Febraban destaca recuperação do crédito e preocupação com inadimplência

Setor bancário observa aceleração no crédito em janeiro, mas alerta para riscos crescentes nos calotes

Pesquisa da Febraban indica aceleração do crédito em janeiro, mas destaca alerta para o aumento da inadimplência nas linhas de maior risco.

Panorama do crédito em janeiro segundo a Febraban

Em janeiro, o crédito voltando a acelerar foi o destaque na análise da Federação Brasileira de Bancos (Febraban), mesmo em um contexto de juros básicos nos patamares mais elevados das últimas duas décadas. O relatório da entidade, fundamentado em dados dos principais bancos do país, indicou que o saldo das carteiras de crédito e as concessões passaram por um movimento de retomada, após um período de desaceleração de nove meses consecutivos.

Crescimento da carteira total impulsionado pelo crédito às famílias

De acordo com a pesquisa, a carteira total de crédito dos bancos deve apresentar um crescimento mensal ajustado sazonalmente de 0,2%. No acumulado anual, o avanço é ainda mais expressivo, com um aumento de 10,4%, superando dezembro, que ficou em 10,2%. Esse movimento é principalmente sustentado pelo crédito às famílias, que cresceu 0,9% no mês e 11,2% em 12 meses. Já o crédito às empresas teve uma redução mensal de 1,1%, mas ainda mantém uma alta anual de 9,0%.

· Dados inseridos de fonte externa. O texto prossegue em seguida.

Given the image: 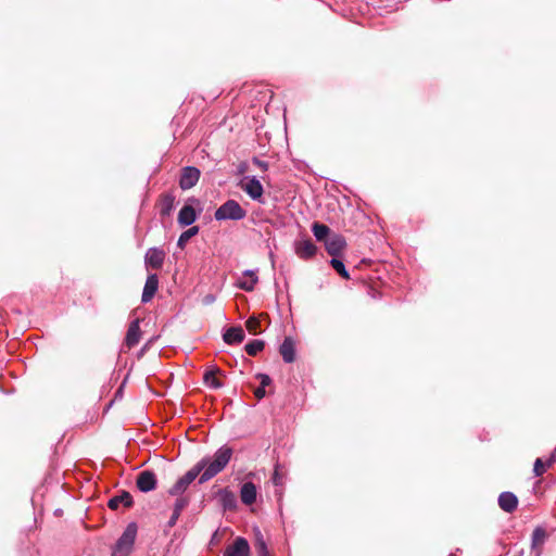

Crédito às famílias com maior participação de linhas de risco

O segmento livre direcionado às famílias cresceu 1% em janeiro, destacando-se as linhas rotativas que, apesar de menores prazos e custos mais elevados, são amplamente utilizadas para cobrir despesas iniciais do ano, como IPTU e IPVA. Essa elevação compensou a queda observada nas faturas à vista dos cartões de crédito. Entretanto, apesar do crescimento, a carteira livre para famílias deve desacelerar ligeiramente em 12 meses, de 13,2% em dezembro para 12,8% em janeiro. As linhas direcionadas, como crédito rural e imobiliário, também cresceram, porém com ritmo mais moderado.

Emprego e crescimento do crédito empresarial direcionado

No crédito empresarial, a redução mensal foi puxada pelos recursos livres, que tradicionalmente recuam no início do ano em função da sazonalidade da atividade econômica. Entretanto, a carteira livre para empresas acumulou alta de 3,3% em 12 meses, mostrando sinais de recuperação e aceleração dos empréstimos. Por outro lado, o crédito direcionado para pequenas e médias empresas, especialmente por meio de programas governamentais e do BNDES, manteve ritmo acelerado, com crescimento mensal de 0,8% e expansão anual de 18,7% em janeiro.

Riscos crescentes com inadimplência em linhas de maior risco

Rubens Sardenberg, diretor de Economia, Regulação Prudencial e Riscos da Febraban, ressalta que o crescimento expressivo do crédito ocorre mesmo diante de uma política monetária contracionista, com juros elevados. O ponto de atenção reside na composição da carteira, que apresenta maior participação de linhas com risco elevado, principalmente nas famílias. Esse cenário levanta preocupação quanto ao potencial aumento da inadimplência e calotes nos próximos meses.

Tendências nas concessões e recomendações para o mercado

As novas concessões de crédito demonstraram queda de 11,2% em janeiro frente a dezembro, ao considerar média diária, mas apresentaram crescimento de 18,6% comparado ao mesmo período do ano anterior. Esse avanço é liderado pelos recursos direcionados às empresas, via programas governamentais e o BNDES. A Febraban projeta que, exceto pelo crédito rural, cujos desafios permanecem devido à inadimplência do setor, as linhas principais continuarão crescendo na comparação anual.

Implicações para consumidores e instituições financeiras

Este cenário evidencia a necessidade de monitoramento rigoroso das carteiras de crédito, especialmente em segmentos de maior risco, para evitar um surto de inadimplência que possa comprometer a estabilidade financeira das instituições e impactar negativamente os consumidores. A retomada da aceleração do crédito é positiva para a economia, porém o equilíbrio entre expansão e risco será fundamental para garantir sustentabilidade no setor bancário e no acesso ao crédito.